GBP/EUR exchange rate climbs above €1.17 on dovish ECB
Philip McHugh September 10th 2021 - 2 minute read

The euro fell across the board on Thursday, following the European Central Bank’s (ECB) latest interest rate decision.
Meanwhile, the pound is mostly rangebound so far this morning, with GBP/EUR flat at €1.1706 and GBP/USD stable at $1.3858. GBP/CAD is muted at to CA$1.7510, while GBP/AUD and GBP/NZD dip to AU$1.8763 and NZ$1.9430 respectively.
Looking ahead, could Sterling struggle to attract support today, following the publication of an underwhelming UK GDP release?
What’s been happening?
The euro retreated during yesterday’s trading session, as investors digested the ECB’s latest policy statement.
While the ECB opted to leave interest rates on hold again this month, its announced that it will start slowing the pace of its pandemic emergency purchase programme (PEPP) after judging that ‘favourable financing conditions can be maintained’ at a ‘moderately lower’ pace.
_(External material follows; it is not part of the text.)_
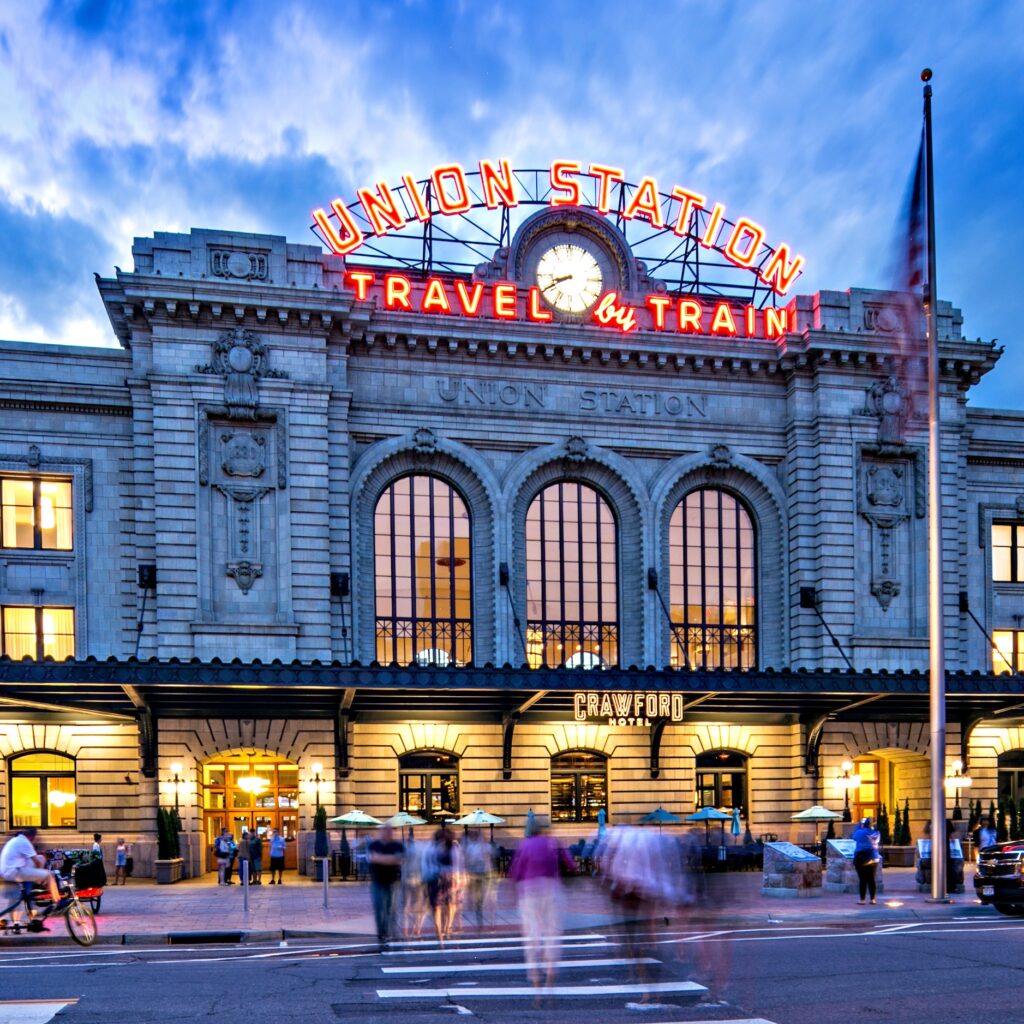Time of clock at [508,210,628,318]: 8:40
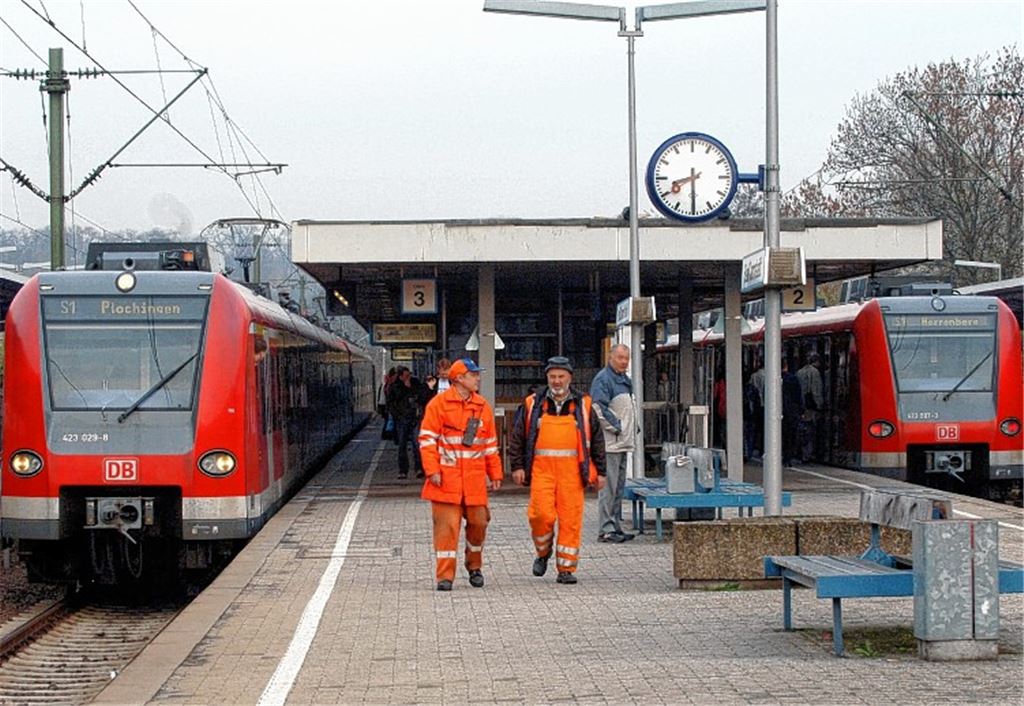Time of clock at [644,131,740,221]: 8:29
Despite the ECB also lifting its inflation and growth forecasts, the euro retreated yesterday as ECB president Christine Lagarde made it clear that the reduction in its PEPP does not constitute a tapering of its bond-buying programme.
The US dollar also trended lower through Thursday’s session, as the appeal of the safe-haven currency was diminished by a bullish market mood, which was particularly attributed to the latest US jobless claims, as they fell to a new post-pandemic low.
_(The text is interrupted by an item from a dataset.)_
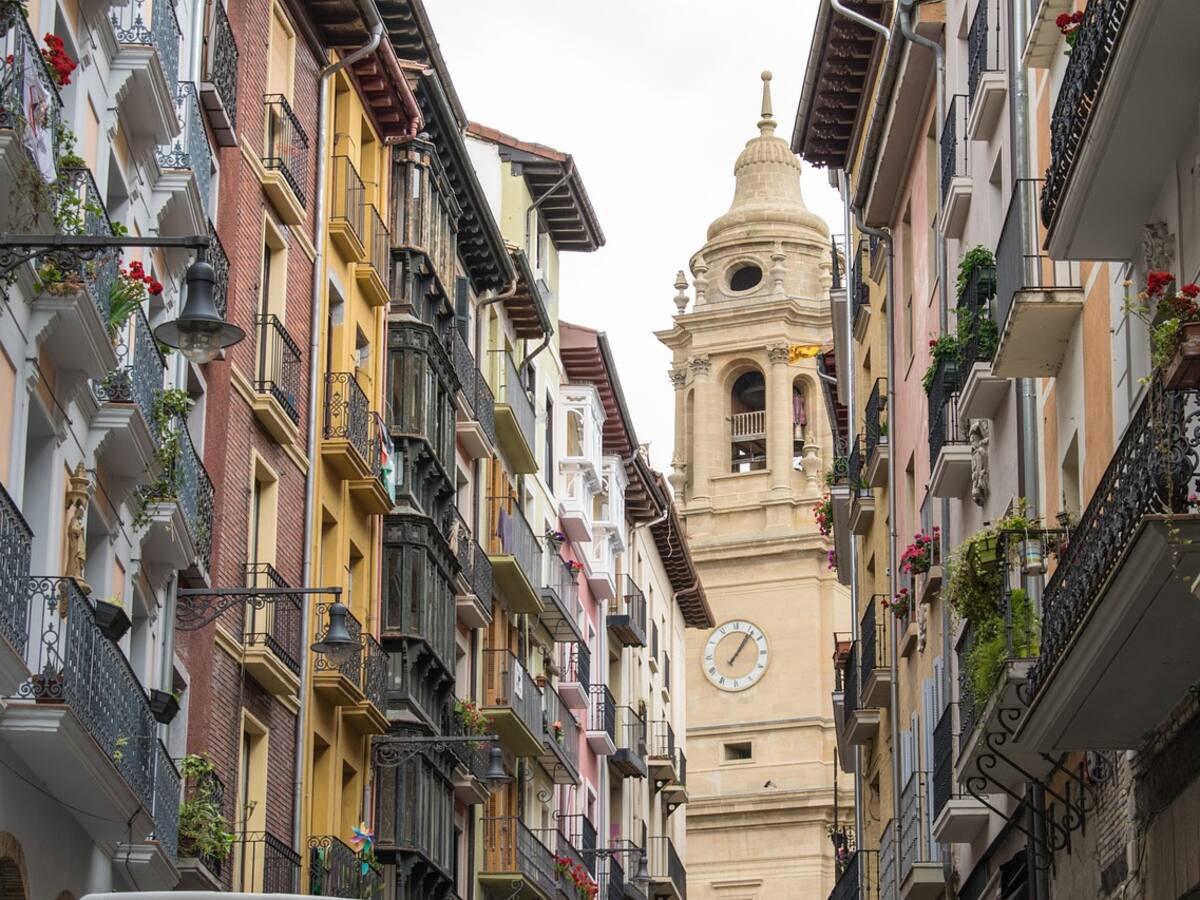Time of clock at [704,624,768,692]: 1:06
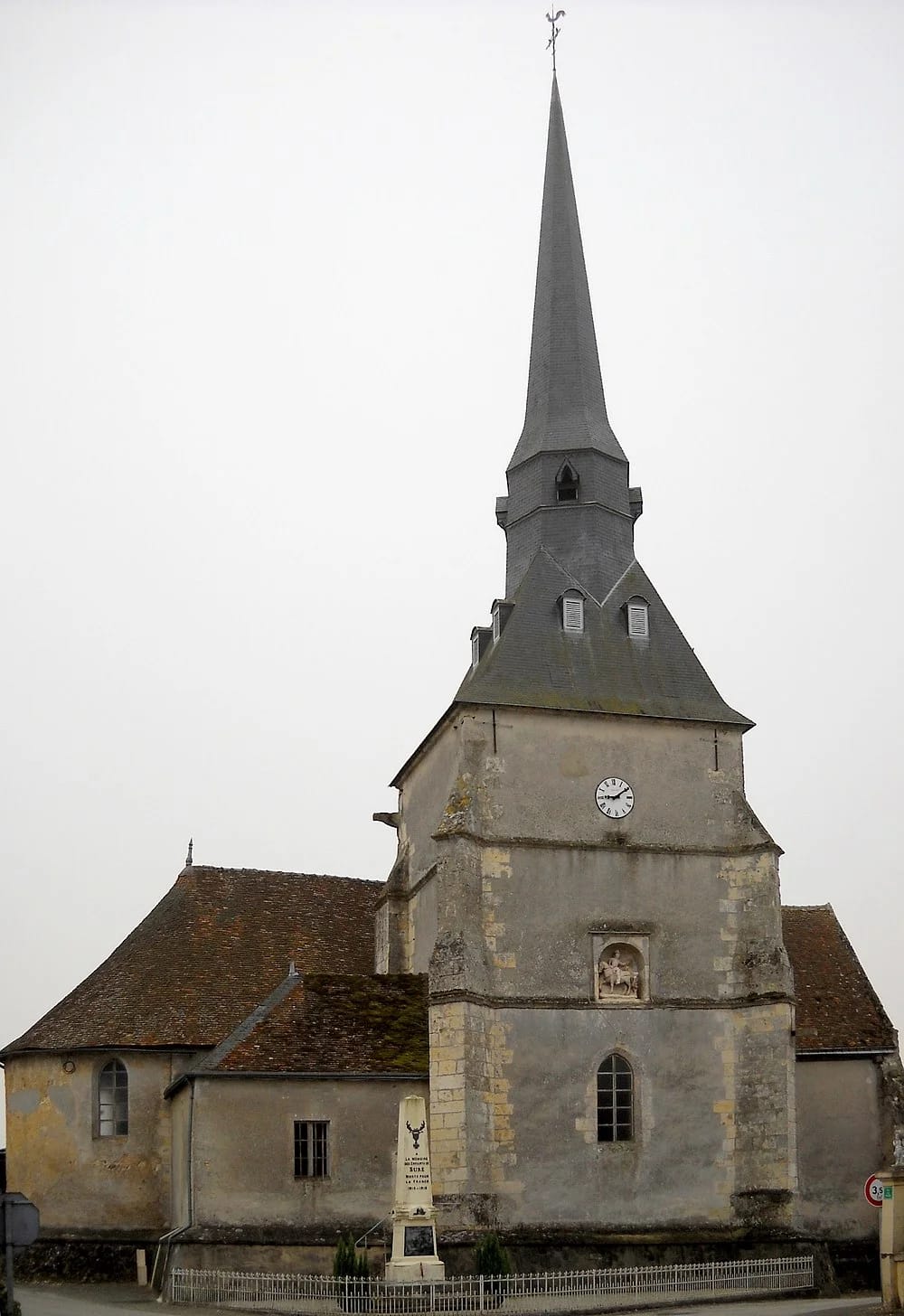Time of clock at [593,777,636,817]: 9:09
Meanwhile, despite no clear catalyst the pound enjoyed strong support yesterday, making strong gains against a weakened euro and US dollar.
What’s coming up?
Kicking off today’s session was the publication of the UK’s latest GDP figures.
Their release has left the pound struggling to attract support this morning, after revealing economic growth in July was almost non-existent, despite more of the UK economy opening back up.
At the same time, the euro looks to potentially claw back some of yesterday’s losses, as Germany’s latest consumer price index confirms inflation in the Eurozone’s largest economy accelerated to an 18-year high last month.
Finally in the absence of any notable USD data releases, the direction of the US dollar is likely to be dictated by market sentiment, potentially allowing the ‘greenback’ to retreat further if a risk-on mood continues to prevail.